Thursday, March 31, 2011

A call for passive activism

IBM is celebrating their 100th anniversary by highlighting their top 100 contributions. One they selected is World Community Grid. From the World Community Grid website:
World Community Grid brings people together from across the globe to create the largest non-profit computing grid benefiting humanity. It does this by pooling surplus computer processing power. We believe that innovation combined with visionary scientific research and large-scale volunteerism can help make the planet smarter. Our success depends on like-minded individuals - like you.
Here's how it works: IBM donates the hardware and coordinates the projects that get submitted to WCG. People like you and me install an application on our computers that downloads work for these projects -- such as curing cancer, AIDS, and polio, or finding more nutritious strains of rice -- and then churns through it (or as I like to say "and a miracle occurs"). Once it's all analyzed the data is sent back to WCG where the IBM servers aggregate it for the researchers.

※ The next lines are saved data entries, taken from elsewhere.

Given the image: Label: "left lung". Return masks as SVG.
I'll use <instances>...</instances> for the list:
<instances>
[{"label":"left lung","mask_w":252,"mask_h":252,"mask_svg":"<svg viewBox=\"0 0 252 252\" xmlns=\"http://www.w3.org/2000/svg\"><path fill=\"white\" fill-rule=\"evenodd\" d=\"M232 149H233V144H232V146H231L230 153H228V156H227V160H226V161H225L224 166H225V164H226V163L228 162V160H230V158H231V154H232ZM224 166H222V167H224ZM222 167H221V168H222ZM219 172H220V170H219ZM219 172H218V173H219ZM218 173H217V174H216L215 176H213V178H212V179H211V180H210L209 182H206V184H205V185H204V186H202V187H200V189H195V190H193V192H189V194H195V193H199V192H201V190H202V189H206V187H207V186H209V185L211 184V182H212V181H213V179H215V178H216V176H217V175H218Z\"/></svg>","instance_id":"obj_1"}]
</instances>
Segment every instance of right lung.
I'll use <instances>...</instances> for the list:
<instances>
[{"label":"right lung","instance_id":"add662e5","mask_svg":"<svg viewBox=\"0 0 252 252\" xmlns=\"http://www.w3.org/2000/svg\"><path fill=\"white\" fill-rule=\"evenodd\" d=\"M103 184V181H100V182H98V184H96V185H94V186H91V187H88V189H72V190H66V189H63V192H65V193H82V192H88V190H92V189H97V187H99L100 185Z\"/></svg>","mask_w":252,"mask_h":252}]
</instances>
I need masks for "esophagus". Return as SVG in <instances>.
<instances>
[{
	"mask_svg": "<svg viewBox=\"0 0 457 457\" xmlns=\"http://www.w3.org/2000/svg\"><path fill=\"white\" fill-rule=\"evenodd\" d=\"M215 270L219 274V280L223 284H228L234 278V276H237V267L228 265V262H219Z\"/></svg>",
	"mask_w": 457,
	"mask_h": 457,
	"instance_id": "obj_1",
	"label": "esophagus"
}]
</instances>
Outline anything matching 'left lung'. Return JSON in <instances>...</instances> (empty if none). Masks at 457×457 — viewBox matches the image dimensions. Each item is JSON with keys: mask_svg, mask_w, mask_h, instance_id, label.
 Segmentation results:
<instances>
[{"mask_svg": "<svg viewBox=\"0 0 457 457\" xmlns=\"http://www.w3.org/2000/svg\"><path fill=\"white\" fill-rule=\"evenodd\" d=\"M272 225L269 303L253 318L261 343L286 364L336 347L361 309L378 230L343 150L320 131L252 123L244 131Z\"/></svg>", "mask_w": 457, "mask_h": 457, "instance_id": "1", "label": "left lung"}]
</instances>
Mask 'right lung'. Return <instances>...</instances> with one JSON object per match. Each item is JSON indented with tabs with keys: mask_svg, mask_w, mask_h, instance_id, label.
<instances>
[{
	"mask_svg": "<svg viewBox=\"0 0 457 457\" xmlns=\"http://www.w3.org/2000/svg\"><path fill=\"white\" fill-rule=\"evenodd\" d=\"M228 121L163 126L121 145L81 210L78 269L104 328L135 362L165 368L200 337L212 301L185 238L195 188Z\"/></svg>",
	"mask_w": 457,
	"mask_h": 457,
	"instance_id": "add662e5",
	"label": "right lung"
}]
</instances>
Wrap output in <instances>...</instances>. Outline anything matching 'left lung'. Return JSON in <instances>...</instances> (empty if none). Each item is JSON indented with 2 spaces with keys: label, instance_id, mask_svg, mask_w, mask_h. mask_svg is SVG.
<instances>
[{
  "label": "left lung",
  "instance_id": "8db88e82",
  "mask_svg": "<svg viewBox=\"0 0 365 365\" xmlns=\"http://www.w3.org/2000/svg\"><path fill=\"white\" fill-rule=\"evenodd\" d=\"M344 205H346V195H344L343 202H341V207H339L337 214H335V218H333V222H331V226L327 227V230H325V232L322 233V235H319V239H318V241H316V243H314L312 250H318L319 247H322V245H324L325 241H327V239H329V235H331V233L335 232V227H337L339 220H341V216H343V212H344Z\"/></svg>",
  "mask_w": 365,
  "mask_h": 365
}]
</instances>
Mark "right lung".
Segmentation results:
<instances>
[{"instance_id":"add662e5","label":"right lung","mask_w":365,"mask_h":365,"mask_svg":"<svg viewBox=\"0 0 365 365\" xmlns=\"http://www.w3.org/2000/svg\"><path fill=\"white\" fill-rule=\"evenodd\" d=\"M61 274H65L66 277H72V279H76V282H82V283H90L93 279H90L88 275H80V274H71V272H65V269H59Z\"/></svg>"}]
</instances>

You don't have to leave your computer on all the time, or have it running constantly so it slows down your computer. The hour your screensaver is running while you're at lunch or in a meeting is an hour you could be contributing to solving the world's problems.

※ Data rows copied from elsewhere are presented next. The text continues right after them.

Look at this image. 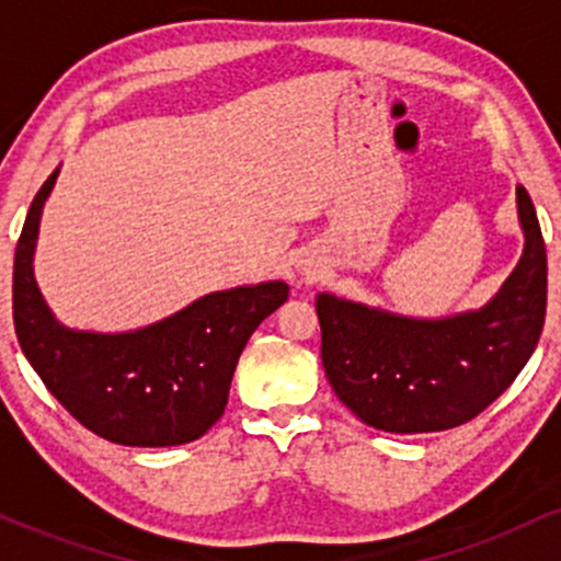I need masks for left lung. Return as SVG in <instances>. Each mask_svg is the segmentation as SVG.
Instances as JSON below:
<instances>
[{
  "mask_svg": "<svg viewBox=\"0 0 561 561\" xmlns=\"http://www.w3.org/2000/svg\"><path fill=\"white\" fill-rule=\"evenodd\" d=\"M517 214L523 259L478 311L411 319L319 295L327 379L364 424L398 435L459 427L523 371L546 317V244L525 186H517Z\"/></svg>",
  "mask_w": 561,
  "mask_h": 561,
  "instance_id": "1",
  "label": "left lung"
}]
</instances>
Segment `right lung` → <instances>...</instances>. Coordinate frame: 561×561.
I'll list each match as a JSON object with an SVG mask.
<instances>
[{"label":"right lung","mask_w":561,"mask_h":561,"mask_svg":"<svg viewBox=\"0 0 561 561\" xmlns=\"http://www.w3.org/2000/svg\"><path fill=\"white\" fill-rule=\"evenodd\" d=\"M57 173L36 192L15 248L12 319L25 358L70 416L105 440L139 448L197 440L221 420L242 347L289 287L221 289L134 332L70 330L34 279L38 221Z\"/></svg>","instance_id":"add662e5"}]
</instances>
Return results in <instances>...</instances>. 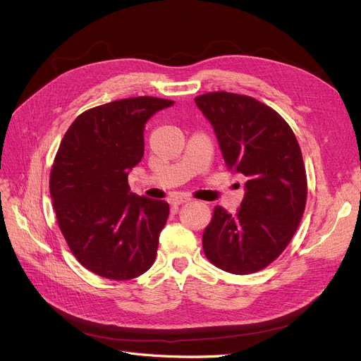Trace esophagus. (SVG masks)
Listing matches in <instances>:
<instances>
[{
    "mask_svg": "<svg viewBox=\"0 0 361 361\" xmlns=\"http://www.w3.org/2000/svg\"><path fill=\"white\" fill-rule=\"evenodd\" d=\"M190 200H191V199H190V197H185V195H178V197L171 199V204H173V206H179V204L187 203V202H190Z\"/></svg>",
    "mask_w": 361,
    "mask_h": 361,
    "instance_id": "34e87169",
    "label": "esophagus"
}]
</instances>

Incidentally, there is a WCG team for Lotus Domino Bloggers. There are 26 members but only three of us have been active in the last couple of months. If you're reading this through PlanetLotus please consider joining your peers.

Tuesday, March 01, 2011

Motorola Atrix is the reincarnation of IBM Meta Pad circa 2002

It's no secret that I'm a slow adopter of mobile technology. It comes down to one reason: IBM spoiled me with the Meta Pad. This little gem debuted out of IBM Research in 2002. That's right, nearly 10 years ago IBM was touting a mobile computer you could carry with you and connect to various docks for different purposes. Antelope Technology licensed the Meta Pad and sold it as the Mobile Computer Core. People stayed away in droves. It was incredibly expensive, heavy, bulky and slow. Antelope Tech closed its doors within a couple of years.

IBM's idea of carrying your computer with you and just plugging it in to different form factors has stuck with me for the last decade. I knew what was possible and I wouldn't settle for anything else. I never bought a smartphone because I didn't want a phone. I wanted a mobile device that was a lot more flexible.

Other devices entered this space, most notably the Oqo and FlipStart. To me they were awkward compromises, and they're still prohibitively expensive. The closest I have found to meet my wish list was the SmartBook from Always Innovating. The only problem with that is it's only WiFi. I wanted something I could use as a phone, but since the SmartBook was so close I was seriously considering purchasing it. I never expected any manufacturer to build what I wanted.

Then Motorola announced the Atrix. I read a review of it and I was stunned how closely this mirrored IBM's goals from a decade ago. It's a phone. Dock it and you can play music and videos to your home entertainment system, using a remote. Connect a keyboard and fire up a full version of Firefox. Insert into a laptop chassis and enjoy a larger screen while traveling. And it's not insanely expensive.

Thank you, IBM, for showing the world what was possible. You're often ahead of your time, but I'm glad in this case it has come full circle.